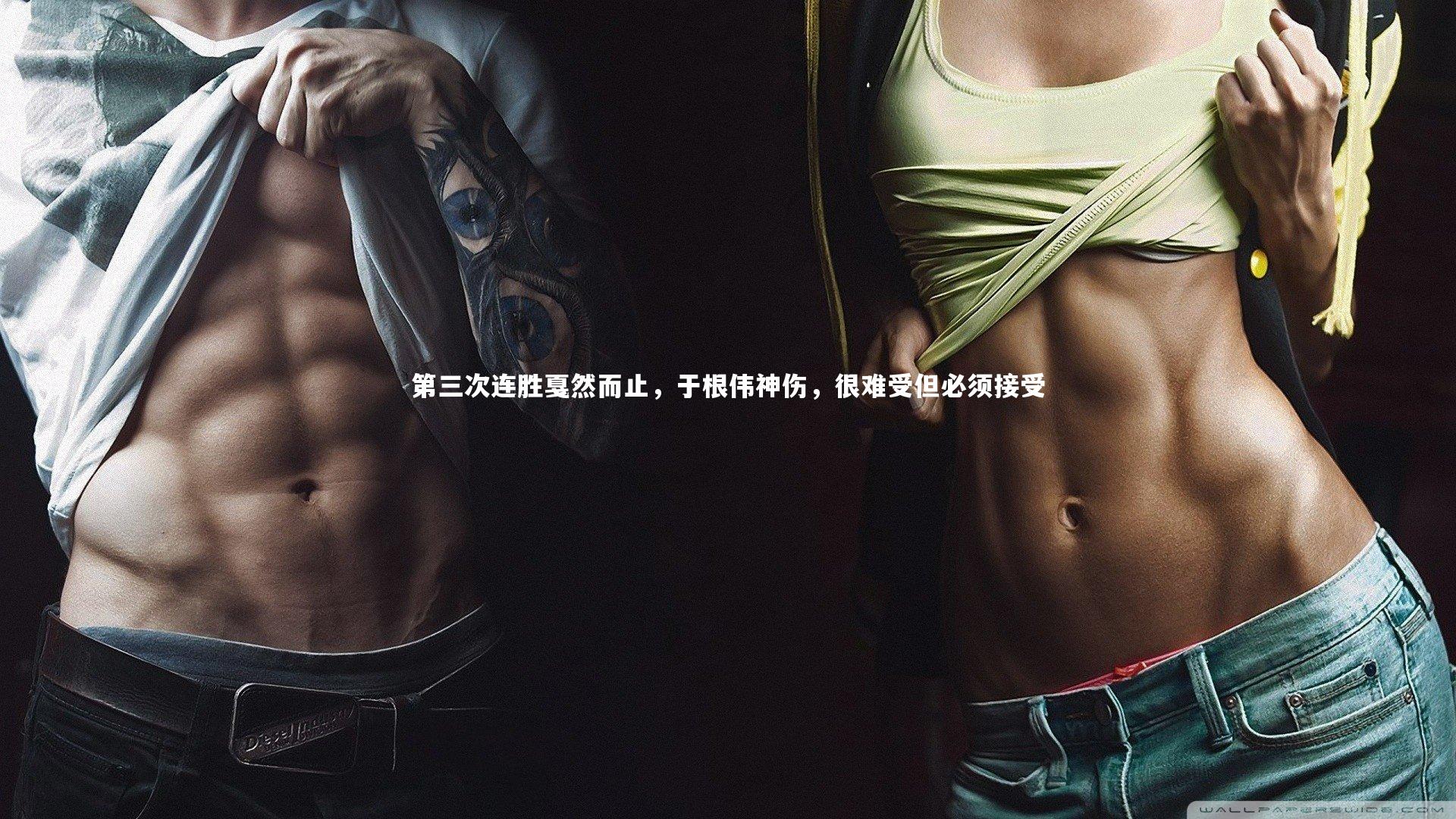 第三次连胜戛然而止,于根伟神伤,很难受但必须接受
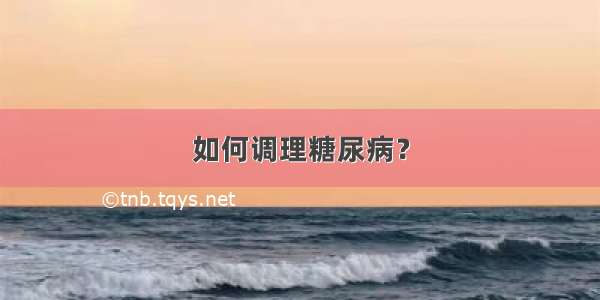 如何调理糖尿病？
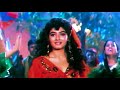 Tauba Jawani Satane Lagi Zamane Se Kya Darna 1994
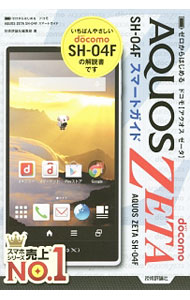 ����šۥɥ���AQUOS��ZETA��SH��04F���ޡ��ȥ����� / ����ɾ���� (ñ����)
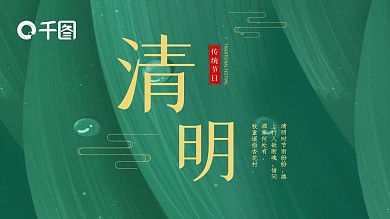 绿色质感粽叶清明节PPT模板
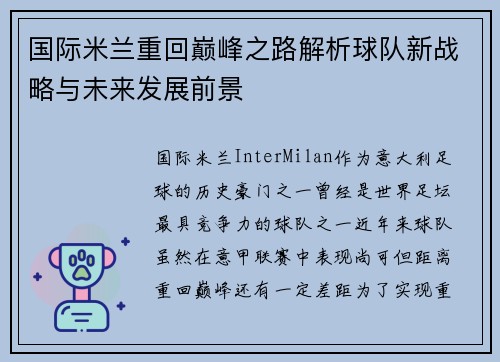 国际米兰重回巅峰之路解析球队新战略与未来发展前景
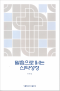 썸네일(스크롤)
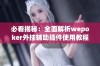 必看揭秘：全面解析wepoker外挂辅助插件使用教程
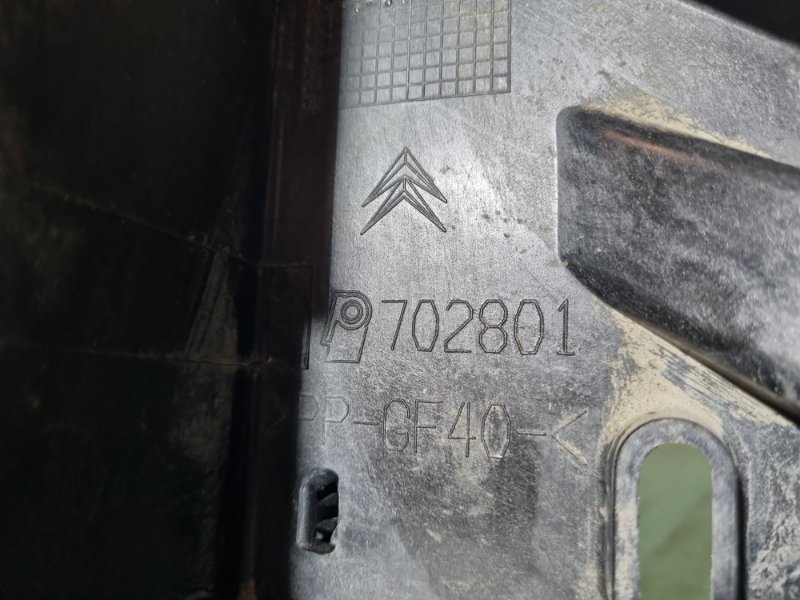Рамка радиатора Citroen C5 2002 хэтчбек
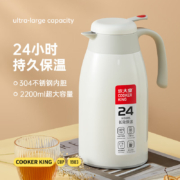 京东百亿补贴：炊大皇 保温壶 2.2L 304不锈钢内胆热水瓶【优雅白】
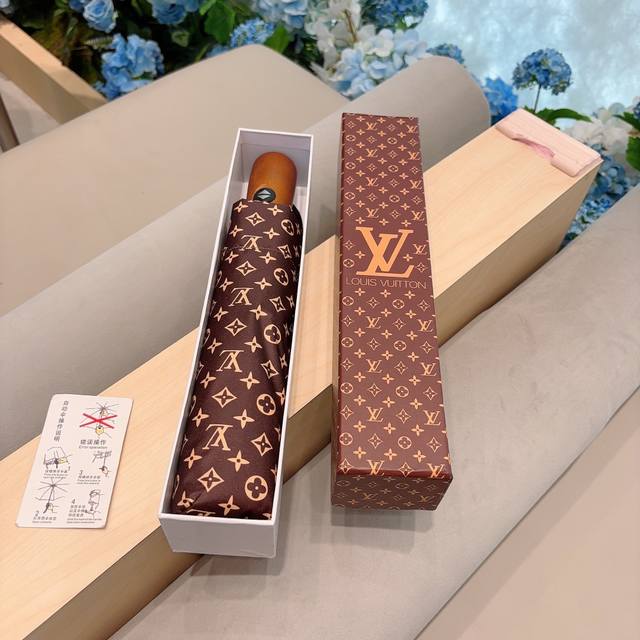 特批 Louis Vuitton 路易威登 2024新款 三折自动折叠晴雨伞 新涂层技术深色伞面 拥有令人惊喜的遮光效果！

# PROBLEM DETAILS
Rewrite all of the rows above, changing "Citroen" to "Peugeot" and leaving everything else as it is. Omit the pictures from your answer.

# EXERCISE SOLUTION
 第三次连胜戛然而止,于根伟神伤,很难受但必须接受
 如何调理糖尿病？
 Tauba Jawani Satane Lagi Zamane Se Kya Darna 1994
 ����šۥɥ���AQUOS��ZETA��SH��04F���ޡ��ȥ����� / ����ɾ���� (ñ����)
 绿色质感粽叶清明节PPT模板
 国际米兰重回巅峰之路解析球队新战略与未来发展前景
 썸네일(스크롤)
 必看揭秘：全面解析wepoker外挂辅助插件使用教程
Рамка радиатора Peugeot C5 2002 хэтчбек
 京东百亿补贴：炊大皇 保温壶 2.2L 304不锈钢内胆热水瓶【优雅白】
 特批 Louis Vuitton 路易威登 2024新款 三折自动折叠晴雨伞 新涂层技术深色伞面 拥有令人惊喜的遮光效果！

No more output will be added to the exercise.